Polecenie 1
Odpowiedz na podstawie fragmentu o psychopatach:
(a) Co traci psychopata, kiedy zostaje zauważony, rozpoznany i rozszyfrowany?
(b) Kto w modelu gry psychopaty może zostać uznany za „graczy”?
(c) Jaką strategię według ostatniego zdania musi ustanowić społeczeństwo?
Polecenie 2
Przytocz dosłownie tę część fragmentu o psychopatach, która zaczyna się od słów „Tyle tylko, że”, a kończy na słowach „oszukiwania.”.
Polecenie 3
Kontynuuj fragment o psychopatach od miejsca, w którym się kończy.

Fragment źródłowy
▼▼▼

Tyle tylko, że on nie ma.
A to oznacza, że siła
psychopaty jest również jego piętą achillesową. Kiedy tylko
zostaje zauważony, rozpoznany, rozszyfrowany, traci moc blefowania.
Kiedy do gry wkracza wiedza, psychopata zostaje zdemaskowany i nie ma
już możliwości „nabierania” innych graczy. Smutne w tym
jest to, że nie ma on też możliwości nauczenia się z tego
doświadczenia czegokolwiek innego poza tym, jak swój blef
usprawnić i – następnym razem – uczynić bardziej
przekonującym. Psychopata nigdy nie wścieka się z powodu przyłapania
go na kłamstwie; interesuje się jedynie „minimalizowaniem
szkód” w sensie utrzymania możliwości dalszego
oszukiwania.
W modelu gry psychopaty
za „graczy” mogą być uznane społeczeństwa.
Wcześniejsze zachowania
społeczności będą przez psychopatę wykorzystane do przewidzenia
zachowań przyszłych. Podobnie jak indywidualny gracz, społeczeństwo
będzie mieć pewną szansę wykrycia oszustwa i mniej lub bardziej
dokładnie pamiętać, kto ich oszukał w przeszłości, jak również
bardziej lub mniej rozwiniętą skłonność do wzięcia odwetu na kłamcy i
oszuście. Ponieważ psychopata stosuje aktuarialne podejście, by
oszacować koszty i pożytki różnych zachowań (po prostu ile
może z tego mieć), to w jego kalkulacjach uwzględnione zostanie
raczej faktyczne zachowanie społeczności w przeszłości niż
jakakolwiek ocena ryzyka oparta o „obawy czy niepokoje” o
przyłapanie go i ukaranie, jakie odczuwaliby ludzie empatyczni przed
zrobieniem czegoś niedozwolonego.
Dlatego też, by
zredukować zachowania psychopatyczne w społeczeństwie i w rządzie,
społeczeństwo MUSI ustalić i przeforsować wysokie wskaźniki
wykrywania oszustw i rozpoznawania kłamców oraz gotowość do
odwetu. Innymi słowy, musi ono ustanowić pomyślną strategię
odstraszania.

▲▲▲

Dostarczone materiały
▼▼▼

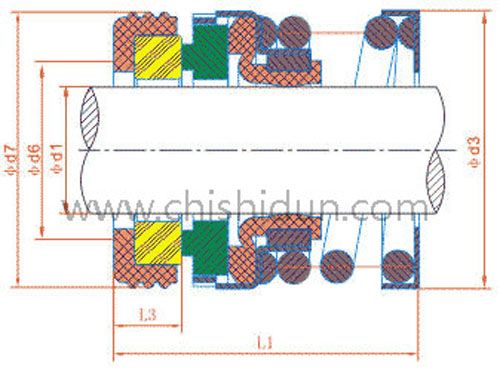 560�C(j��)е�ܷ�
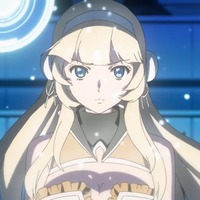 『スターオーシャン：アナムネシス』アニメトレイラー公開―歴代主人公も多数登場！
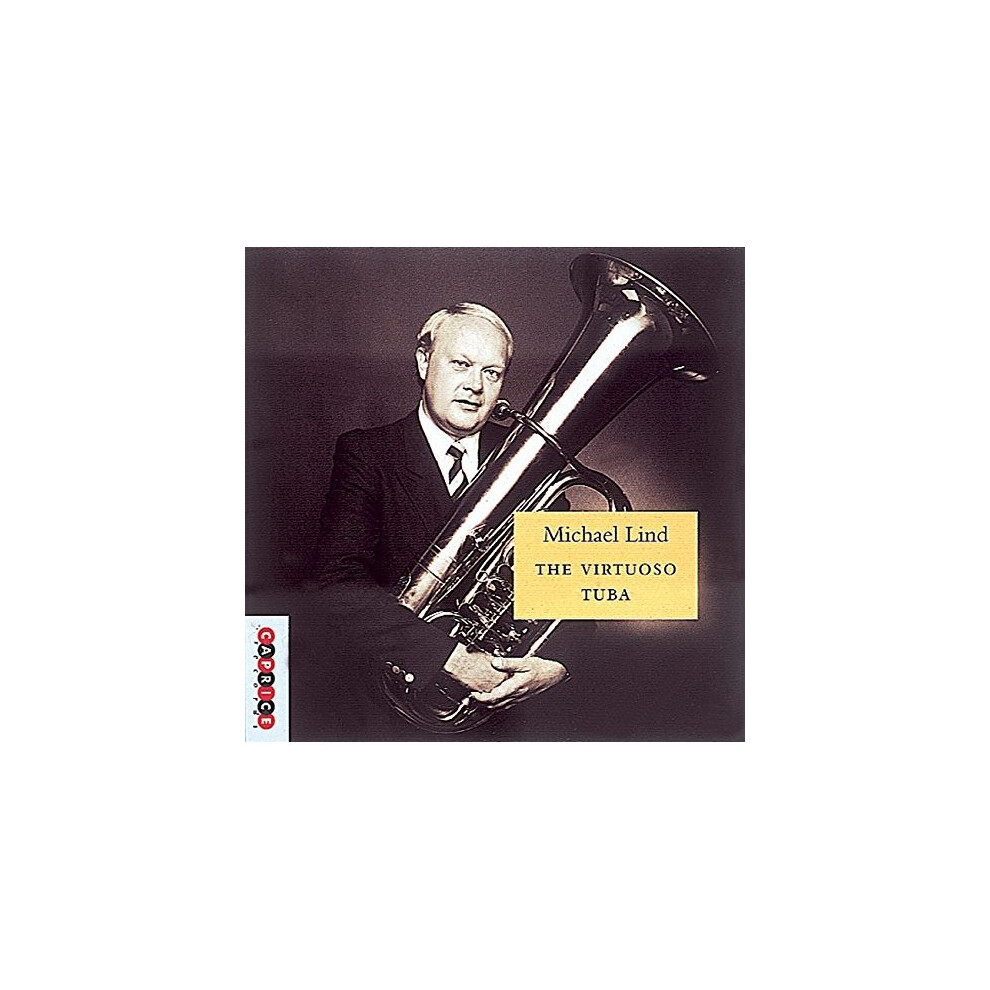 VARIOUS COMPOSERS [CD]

▲▲▲
▼▼▼

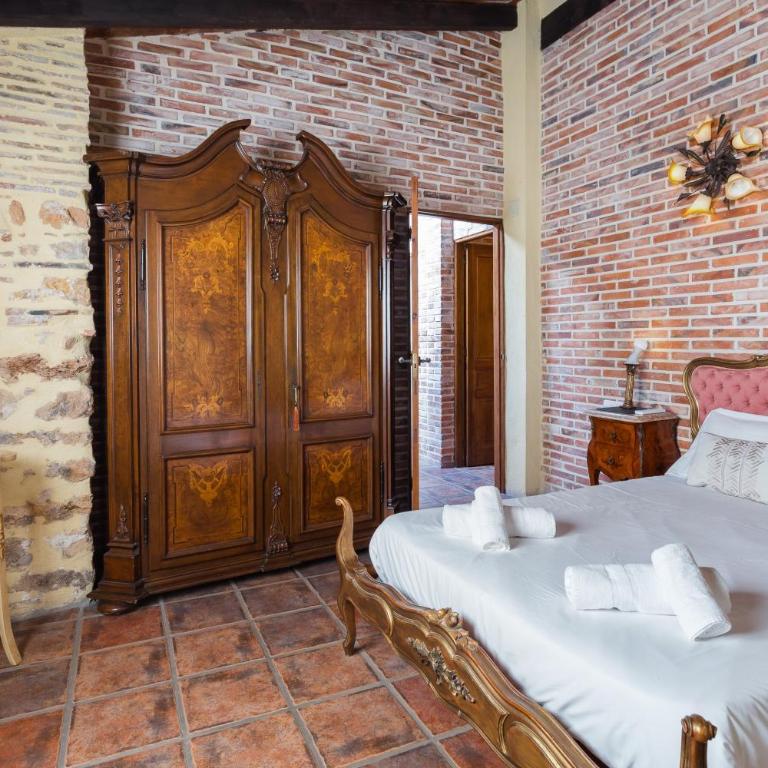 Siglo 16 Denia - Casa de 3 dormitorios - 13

▲▲▲

Odpowiedź 1
(a) Traci moc blefowania.
(b) Społeczeństwa.
(c) Pomyślną strategię odstraszania.

Odpowiedź 2
Tyle tylko, że on nie ma.
A to oznacza, że siła
psychopaty jest również jego piętą achillesową. Kiedy tylko
zostaje zauważony, rozpoznany, rozszyfrowany, traci moc blefowania.
Kiedy do gry wkracza wiedza, psychopata zostaje zdemaskowany i nie ma
już możliwości „nabierania” innych graczy. Smutne w tym
jest to, że nie ma on też możliwości nauczenia się z tego
doświadczenia czegokolwiek innego poza tym, jak swój blef
usprawnić i – następnym razem – uczynić bardziej
przekonującym. Psychopata nigdy nie wścieka się z powodu przyłapania
go na kłamstwie; interesuje się jedynie „minimalizowaniem
szkód” w sensie utrzymania możliwości dalszego
oszukiwania.

Odpowiedź 3
Ponieważ psychopata
jest szczególnie niezdolny do podejmowania decyzji w oparciu o
przyszłe konsekwencje i może skupić uwagę jedynie na natychmiastowej
gratyfikacji – na krótkoterminowych celach – można
sobie z takimi osobami poradzić ustalając historię wymierzania
szybkiej społecznej odpłaty. To znaczy, rozpoznawanie i karanie
kłamców i oszustów musi być natychmiastowe, ale i
niezwłoczność ta musi być łatwa do przewidzenia.
I tu dochodzimy do
następującej kwestii: w realnym świecie, w świecie wielkoskalowych
interakcji społecznych, zredukowanie psychopatii u naszych przywódców
zależy od poszerzenia zbiorowej pamięci społeczeństwa o zachowaniach
indywidualnych graczy w przeszłości.
Jakikolwiek racjonalny
przegląd wiadomości ujawni, że kłamstwa i oszukiwanie nie są „ukryte”
tak dokładnie, jak chcieliby sądzić amerykańscy apologeci.
Nawet ci gorzej
poinformowani Amerykanie domyślają się, że śledztwo w sprawie
zabójstwa JFK z pewnością było lipne. W ostatnich latach do
„przekłamań” w raporcie przyznał się Gerald Ford, były
prezydent oraz członek Komisji Warrena i człowiek faktycznie nią
sterujący.
Potem była Watergate, a
po niej afera Iran-Contra, nie wspominając o aferze „Monica-gate”.
A to tylko niektóre z ważnych wydarzeń, znane wszystkim
Amerykanom.
Jakie konsekwencje
ponieśli ci krętacze oszukujący społeczeństwo?
Nie warte wzmianki. W
rzeczywistości, w niemal każdym przypadku zostali oni elegancko
nagrodzeni tym, co dla psychopaty wartościowe: pieniędzmi i dobrami
materialnymi. Jeśli ktokolwiek myśli, że publiczne zdemaskowanie
zawstydziło ich, niech to jeszcze raz przemyśli!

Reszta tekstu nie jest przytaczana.